**GEZEIGTER TEXT**
::::::::

"Wir werden Sie nach Hause bringen"
20. August 2021Nach der Machtübernahme der Taliban in Afghanistan hat US-Präsident Joe Biden Amerikanern und einheimischen Helfern der USA die Ausreise aus dem Land versprochen. An die Adresse seiner Landsleute gerichtet, sagte Biden im Weißen Haus: "Wir werden Sie nach Hause bringen." Auf Nachfrage fügte der US-Präsident hinzu, diese Zusage gelte auch für Afghanen, die den US-Einsatz in dem Land unterstützt oder für Hilfsorganisationen gearbeitet hätten.
Wie geht es im September weiter?
Biden sagte, seit dem Start der Evakuierungsmission vor etwa einer Woche hätten die USA rund 13.000 Menschen ausgeflogen. Nach Angaben des Weißen Hauses vom Freitag waren es allein in den vorangegangenen 24 Stunden 5700 Menschen. Der Präsident wollte sich nicht festlegen, ob die Evakuierungsmission der USA über den 31. August hinaus verlängert werden. Er gehe davon aus, dass die Evakuierungen bis dahin abgeschlossen werden könnten, werde dazu aber später eine Entscheidung treffen.

::::::::

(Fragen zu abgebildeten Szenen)

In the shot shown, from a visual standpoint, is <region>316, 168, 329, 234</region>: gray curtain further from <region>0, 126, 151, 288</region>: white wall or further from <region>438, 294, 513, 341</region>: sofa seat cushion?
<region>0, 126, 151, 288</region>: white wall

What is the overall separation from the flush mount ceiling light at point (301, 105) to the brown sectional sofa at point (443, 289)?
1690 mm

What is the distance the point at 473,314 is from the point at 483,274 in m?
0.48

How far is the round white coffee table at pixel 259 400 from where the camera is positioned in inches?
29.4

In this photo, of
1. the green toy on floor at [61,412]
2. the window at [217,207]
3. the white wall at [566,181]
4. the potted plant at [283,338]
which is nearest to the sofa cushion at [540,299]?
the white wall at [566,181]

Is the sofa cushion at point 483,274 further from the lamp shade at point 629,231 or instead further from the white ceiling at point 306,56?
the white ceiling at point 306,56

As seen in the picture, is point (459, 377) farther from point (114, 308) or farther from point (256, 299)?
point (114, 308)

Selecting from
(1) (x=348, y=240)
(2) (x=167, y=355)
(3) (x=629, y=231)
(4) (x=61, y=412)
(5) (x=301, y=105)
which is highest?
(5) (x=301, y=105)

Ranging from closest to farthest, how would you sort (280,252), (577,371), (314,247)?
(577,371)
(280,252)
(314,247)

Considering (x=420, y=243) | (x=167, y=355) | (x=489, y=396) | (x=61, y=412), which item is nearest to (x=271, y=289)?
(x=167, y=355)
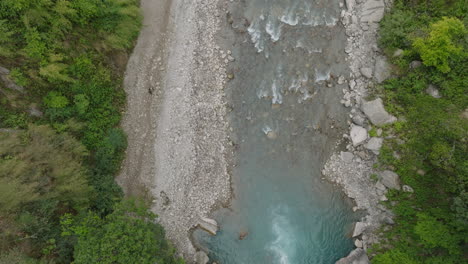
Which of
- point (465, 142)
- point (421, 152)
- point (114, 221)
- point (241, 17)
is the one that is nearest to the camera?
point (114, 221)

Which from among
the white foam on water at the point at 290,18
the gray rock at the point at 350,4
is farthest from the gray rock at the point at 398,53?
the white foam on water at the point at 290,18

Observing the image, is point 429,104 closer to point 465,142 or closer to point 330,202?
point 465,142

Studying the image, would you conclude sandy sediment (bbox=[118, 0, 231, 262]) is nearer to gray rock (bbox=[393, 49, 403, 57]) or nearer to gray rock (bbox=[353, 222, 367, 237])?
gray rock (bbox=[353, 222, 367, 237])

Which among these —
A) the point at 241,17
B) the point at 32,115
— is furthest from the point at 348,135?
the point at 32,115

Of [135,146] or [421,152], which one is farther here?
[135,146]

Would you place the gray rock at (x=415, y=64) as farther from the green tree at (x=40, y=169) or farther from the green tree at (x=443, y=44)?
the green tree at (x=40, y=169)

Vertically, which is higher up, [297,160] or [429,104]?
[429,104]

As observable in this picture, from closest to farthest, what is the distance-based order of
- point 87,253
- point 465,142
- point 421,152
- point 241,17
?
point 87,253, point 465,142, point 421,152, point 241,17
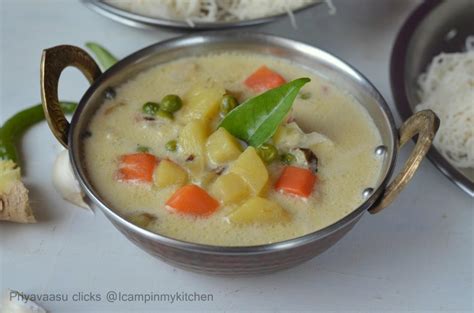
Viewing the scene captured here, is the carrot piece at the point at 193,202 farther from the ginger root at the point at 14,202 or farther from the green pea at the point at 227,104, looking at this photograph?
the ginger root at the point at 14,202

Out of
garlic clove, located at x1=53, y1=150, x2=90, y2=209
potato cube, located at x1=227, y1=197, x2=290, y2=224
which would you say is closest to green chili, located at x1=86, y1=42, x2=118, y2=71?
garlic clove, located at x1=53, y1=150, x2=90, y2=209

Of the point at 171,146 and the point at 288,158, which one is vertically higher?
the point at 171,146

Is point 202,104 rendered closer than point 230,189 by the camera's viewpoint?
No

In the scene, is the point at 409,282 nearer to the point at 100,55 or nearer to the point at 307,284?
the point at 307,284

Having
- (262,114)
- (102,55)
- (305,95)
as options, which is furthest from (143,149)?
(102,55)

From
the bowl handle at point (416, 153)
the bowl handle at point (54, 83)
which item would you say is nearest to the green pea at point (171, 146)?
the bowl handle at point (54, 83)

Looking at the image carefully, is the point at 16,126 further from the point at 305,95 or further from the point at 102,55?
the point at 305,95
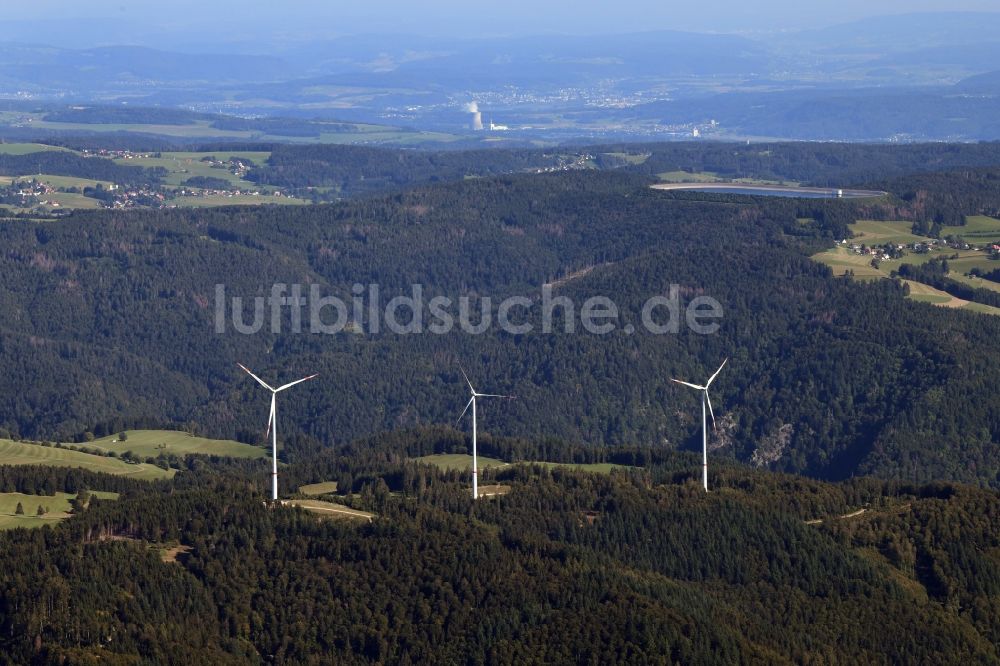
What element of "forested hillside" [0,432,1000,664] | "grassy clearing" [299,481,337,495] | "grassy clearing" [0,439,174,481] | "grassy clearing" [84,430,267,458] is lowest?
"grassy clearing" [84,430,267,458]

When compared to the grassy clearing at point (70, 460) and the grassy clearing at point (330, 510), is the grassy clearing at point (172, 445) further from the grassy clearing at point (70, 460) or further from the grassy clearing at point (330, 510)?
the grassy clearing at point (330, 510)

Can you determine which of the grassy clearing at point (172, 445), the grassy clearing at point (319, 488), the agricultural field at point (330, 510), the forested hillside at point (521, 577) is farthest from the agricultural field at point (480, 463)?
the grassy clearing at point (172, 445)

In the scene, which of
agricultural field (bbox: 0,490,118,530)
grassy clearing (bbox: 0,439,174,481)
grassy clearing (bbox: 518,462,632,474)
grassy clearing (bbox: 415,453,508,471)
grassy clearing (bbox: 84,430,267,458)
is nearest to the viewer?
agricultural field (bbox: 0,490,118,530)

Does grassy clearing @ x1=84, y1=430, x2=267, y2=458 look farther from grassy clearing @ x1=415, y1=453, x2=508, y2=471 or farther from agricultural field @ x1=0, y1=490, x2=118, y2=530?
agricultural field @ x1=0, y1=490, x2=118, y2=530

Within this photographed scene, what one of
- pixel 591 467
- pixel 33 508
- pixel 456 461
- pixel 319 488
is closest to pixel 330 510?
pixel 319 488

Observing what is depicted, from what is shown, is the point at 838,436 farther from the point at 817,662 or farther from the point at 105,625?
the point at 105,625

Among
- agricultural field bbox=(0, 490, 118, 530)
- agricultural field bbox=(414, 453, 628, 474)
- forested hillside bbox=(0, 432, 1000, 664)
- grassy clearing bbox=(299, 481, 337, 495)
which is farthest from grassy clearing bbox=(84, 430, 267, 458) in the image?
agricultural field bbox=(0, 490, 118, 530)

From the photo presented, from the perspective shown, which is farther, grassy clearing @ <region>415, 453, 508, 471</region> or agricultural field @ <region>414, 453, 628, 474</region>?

::::::::

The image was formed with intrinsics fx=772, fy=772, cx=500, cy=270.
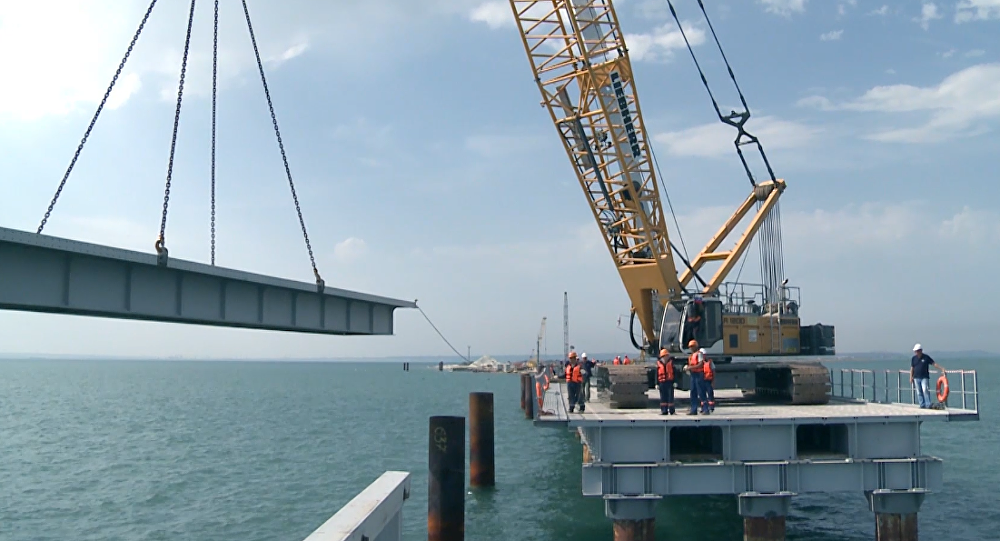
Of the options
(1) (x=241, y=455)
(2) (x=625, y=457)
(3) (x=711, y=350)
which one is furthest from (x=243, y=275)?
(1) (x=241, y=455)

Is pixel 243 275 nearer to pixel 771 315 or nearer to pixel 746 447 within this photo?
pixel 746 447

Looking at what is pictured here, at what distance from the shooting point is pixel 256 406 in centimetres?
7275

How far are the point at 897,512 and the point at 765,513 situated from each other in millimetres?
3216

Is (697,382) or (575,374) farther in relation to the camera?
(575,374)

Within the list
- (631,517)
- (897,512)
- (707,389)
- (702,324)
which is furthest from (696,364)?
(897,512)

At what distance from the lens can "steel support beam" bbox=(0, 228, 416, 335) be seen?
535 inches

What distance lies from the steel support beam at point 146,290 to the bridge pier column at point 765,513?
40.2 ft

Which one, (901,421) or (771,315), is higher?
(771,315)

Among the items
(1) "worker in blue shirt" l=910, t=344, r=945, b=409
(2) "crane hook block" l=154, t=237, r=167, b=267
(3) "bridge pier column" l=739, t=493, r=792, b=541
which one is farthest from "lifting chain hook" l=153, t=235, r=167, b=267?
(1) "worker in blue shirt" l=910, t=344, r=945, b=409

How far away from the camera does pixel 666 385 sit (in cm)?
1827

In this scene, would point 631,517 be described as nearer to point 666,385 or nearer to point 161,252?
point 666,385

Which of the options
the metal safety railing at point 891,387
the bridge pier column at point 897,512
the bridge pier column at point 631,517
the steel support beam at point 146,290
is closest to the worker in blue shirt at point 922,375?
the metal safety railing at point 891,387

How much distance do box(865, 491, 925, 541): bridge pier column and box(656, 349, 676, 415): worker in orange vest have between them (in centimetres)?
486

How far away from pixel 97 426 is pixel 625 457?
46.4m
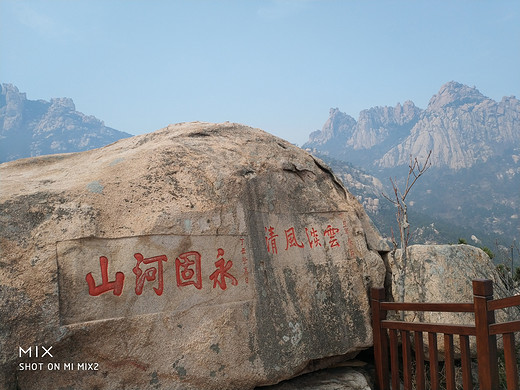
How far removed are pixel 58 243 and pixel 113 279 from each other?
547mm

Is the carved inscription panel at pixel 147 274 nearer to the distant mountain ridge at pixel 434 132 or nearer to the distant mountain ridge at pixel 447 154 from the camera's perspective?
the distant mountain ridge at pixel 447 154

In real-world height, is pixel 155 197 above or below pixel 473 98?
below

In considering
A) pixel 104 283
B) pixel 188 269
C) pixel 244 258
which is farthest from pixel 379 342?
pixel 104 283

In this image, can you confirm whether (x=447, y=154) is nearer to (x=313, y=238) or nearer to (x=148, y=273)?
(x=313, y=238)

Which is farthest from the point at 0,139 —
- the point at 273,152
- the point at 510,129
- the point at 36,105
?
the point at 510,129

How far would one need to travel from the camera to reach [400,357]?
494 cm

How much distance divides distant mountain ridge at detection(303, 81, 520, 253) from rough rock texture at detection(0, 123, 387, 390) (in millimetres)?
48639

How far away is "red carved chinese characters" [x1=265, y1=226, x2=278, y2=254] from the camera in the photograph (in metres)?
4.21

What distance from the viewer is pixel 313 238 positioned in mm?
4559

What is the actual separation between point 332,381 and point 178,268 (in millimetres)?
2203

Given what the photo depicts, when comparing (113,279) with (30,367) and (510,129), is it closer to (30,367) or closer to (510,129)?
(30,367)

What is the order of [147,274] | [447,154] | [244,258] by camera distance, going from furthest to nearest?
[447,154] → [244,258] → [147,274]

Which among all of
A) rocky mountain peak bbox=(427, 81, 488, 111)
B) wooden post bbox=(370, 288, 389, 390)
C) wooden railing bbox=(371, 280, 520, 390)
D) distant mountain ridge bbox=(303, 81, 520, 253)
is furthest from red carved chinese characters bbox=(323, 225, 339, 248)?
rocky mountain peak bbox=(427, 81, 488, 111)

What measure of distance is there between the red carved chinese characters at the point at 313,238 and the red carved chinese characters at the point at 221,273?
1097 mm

::::::::

**AUFGABEN**
A – Nenne jeden Eigennamen, der im Text über die Evakuierung aus Afghanistan vorkommt, jeweils nur einmal.
B – Wie viele Menschen wurden nach Angaben des Weißen Hauses vom Freitag allein in den vorangegangenen 24 Stunden ausgeflogen?

**ANTWORTEN JE AUFGABE**
A – Taliban, Afghanistan, Joe Biden, USA, Weißes Haus

B – 5700 Menschen.